** Begin **

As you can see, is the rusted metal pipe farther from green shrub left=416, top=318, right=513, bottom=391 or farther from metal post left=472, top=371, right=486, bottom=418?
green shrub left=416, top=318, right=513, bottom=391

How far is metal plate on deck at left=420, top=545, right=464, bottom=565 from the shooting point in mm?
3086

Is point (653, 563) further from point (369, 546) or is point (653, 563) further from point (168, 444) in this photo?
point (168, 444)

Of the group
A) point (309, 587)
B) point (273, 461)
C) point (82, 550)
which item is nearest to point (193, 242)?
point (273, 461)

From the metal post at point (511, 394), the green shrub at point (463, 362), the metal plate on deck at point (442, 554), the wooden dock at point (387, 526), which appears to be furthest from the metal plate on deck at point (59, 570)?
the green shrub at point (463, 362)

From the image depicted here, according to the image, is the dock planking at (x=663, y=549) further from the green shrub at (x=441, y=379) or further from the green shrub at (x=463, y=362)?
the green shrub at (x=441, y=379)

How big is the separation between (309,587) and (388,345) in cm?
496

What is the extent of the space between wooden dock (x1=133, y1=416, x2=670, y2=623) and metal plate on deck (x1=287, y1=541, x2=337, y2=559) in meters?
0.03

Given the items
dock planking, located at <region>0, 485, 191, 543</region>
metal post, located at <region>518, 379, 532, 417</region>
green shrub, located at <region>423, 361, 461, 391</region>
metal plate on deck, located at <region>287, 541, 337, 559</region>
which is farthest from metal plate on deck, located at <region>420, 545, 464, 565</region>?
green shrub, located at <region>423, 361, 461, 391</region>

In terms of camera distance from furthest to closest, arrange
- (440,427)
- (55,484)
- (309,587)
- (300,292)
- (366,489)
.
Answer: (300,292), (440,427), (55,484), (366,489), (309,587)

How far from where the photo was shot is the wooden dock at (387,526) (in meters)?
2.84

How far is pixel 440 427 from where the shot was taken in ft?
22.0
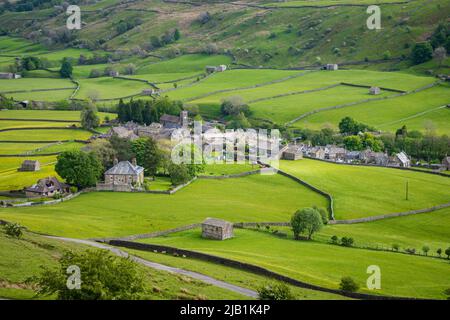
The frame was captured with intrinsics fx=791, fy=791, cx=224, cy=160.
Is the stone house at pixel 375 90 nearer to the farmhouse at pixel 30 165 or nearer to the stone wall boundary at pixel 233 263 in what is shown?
the farmhouse at pixel 30 165

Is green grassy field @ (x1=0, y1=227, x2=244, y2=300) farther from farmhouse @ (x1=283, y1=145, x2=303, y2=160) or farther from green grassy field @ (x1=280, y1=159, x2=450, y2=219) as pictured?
farmhouse @ (x1=283, y1=145, x2=303, y2=160)

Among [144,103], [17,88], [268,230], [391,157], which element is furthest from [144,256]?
[17,88]

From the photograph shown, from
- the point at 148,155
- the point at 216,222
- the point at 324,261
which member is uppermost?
the point at 148,155

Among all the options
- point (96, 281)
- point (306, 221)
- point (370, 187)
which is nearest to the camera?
point (96, 281)

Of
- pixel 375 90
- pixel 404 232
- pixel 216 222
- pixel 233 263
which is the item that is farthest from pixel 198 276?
pixel 375 90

** End **

Copy out the whole listing exactly, and don't carry over any pictures.

As you can see, is the rusted metal pipe farther from green shrub left=416, top=318, right=513, bottom=391 or farther from metal post left=472, top=371, right=486, bottom=418?
green shrub left=416, top=318, right=513, bottom=391

How far is metal plate on deck at left=420, top=545, right=464, bottom=565 from the shooting point in mm?
3086

Is point (653, 563) further from point (369, 546) or is point (653, 563) further from point (168, 444) in this photo?
point (168, 444)

Of the group
A) point (309, 587)
B) point (273, 461)
C) point (82, 550)
which item is nearest to point (193, 242)?
point (273, 461)

From the metal post at point (511, 394), the green shrub at point (463, 362), the metal plate on deck at point (442, 554), the wooden dock at point (387, 526), which appears to be furthest from the metal plate on deck at point (59, 570)?
the green shrub at point (463, 362)

From the image depicted here, according to the image, is the dock planking at (x=663, y=549) further from the green shrub at (x=441, y=379) or further from the green shrub at (x=463, y=362)?
the green shrub at (x=441, y=379)

How big is the separation between (309,587) and (388,345) in cm?
496

What is the extent of the space between wooden dock (x1=133, y1=416, x2=670, y2=623) and metal plate on deck (x1=287, y1=541, x2=337, y2=559) in meters?
0.03

Given the items
dock planking, located at <region>0, 485, 191, 543</region>
metal post, located at <region>518, 379, 532, 417</region>
green shrub, located at <region>423, 361, 461, 391</region>
metal plate on deck, located at <region>287, 541, 337, 559</region>
which is farthest from metal plate on deck, located at <region>420, 545, 464, 565</region>?
green shrub, located at <region>423, 361, 461, 391</region>

In terms of camera distance from furthest to closest, arrange
- (440,427)
- (55,484)
- (309,587)
- (300,292)
- (366,489)
.
Answer: (300,292), (440,427), (55,484), (366,489), (309,587)

How far from where the photo was shot is the wooden dock at (387,526) (in meters)?
2.84

How far is pixel 440 427 from where the shot was taken in ft?
22.0
The frame was captured with intrinsics fx=791, fy=791, cx=224, cy=160.
Is the stone house at pixel 375 90 nearer to the farmhouse at pixel 30 165 or nearer to the stone wall boundary at pixel 233 263 in what is shown?
the farmhouse at pixel 30 165

Is green grassy field @ (x1=0, y1=227, x2=244, y2=300) farther from farmhouse @ (x1=283, y1=145, x2=303, y2=160) or farther from green grassy field @ (x1=280, y1=159, x2=450, y2=219) as pictured?
farmhouse @ (x1=283, y1=145, x2=303, y2=160)

Among [144,103], [17,88], [268,230], [391,157], which element is furthest from [144,256]?
[17,88]

From the photograph shown, from
- the point at 148,155
- the point at 216,222
- the point at 324,261
which member is uppermost?
the point at 148,155

Among all the options
- point (96, 281)
- point (306, 221)
- point (370, 187)
which is nearest to the camera?
point (96, 281)

Of
- pixel 375 90
- pixel 404 232
- pixel 216 222
- pixel 233 263
which is the item that is farthest from pixel 198 276?
pixel 375 90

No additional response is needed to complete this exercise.